### DIRECTIONS:
Locate each line of the entries below that contains the word "closer", and copy every such line in full.

### EXCERPTED RECORDS:
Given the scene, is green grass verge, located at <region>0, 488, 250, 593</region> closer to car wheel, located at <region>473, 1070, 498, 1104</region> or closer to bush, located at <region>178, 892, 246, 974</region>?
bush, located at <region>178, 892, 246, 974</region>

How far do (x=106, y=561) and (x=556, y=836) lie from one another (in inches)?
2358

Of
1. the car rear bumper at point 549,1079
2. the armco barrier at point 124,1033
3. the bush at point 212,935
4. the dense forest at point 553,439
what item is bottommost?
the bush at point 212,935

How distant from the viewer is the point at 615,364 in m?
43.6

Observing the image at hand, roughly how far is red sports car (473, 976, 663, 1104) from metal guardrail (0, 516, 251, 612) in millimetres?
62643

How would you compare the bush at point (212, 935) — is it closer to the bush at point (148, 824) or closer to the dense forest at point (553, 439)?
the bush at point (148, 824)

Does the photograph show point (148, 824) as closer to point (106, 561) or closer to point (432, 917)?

### RESULT FOR THIS TASK:
Given the scene, is green grass verge, located at <region>0, 488, 250, 593</region> closer to car wheel, located at <region>473, 1070, 498, 1104</region> or closer to bush, located at <region>178, 892, 246, 974</region>?
How would you compare the bush at point (212, 935) — is it closer to the bush at point (148, 824) or closer to the dense forest at point (553, 439)?
Does the photograph show point (148, 824) as closer to point (106, 561) or closer to point (432, 917)?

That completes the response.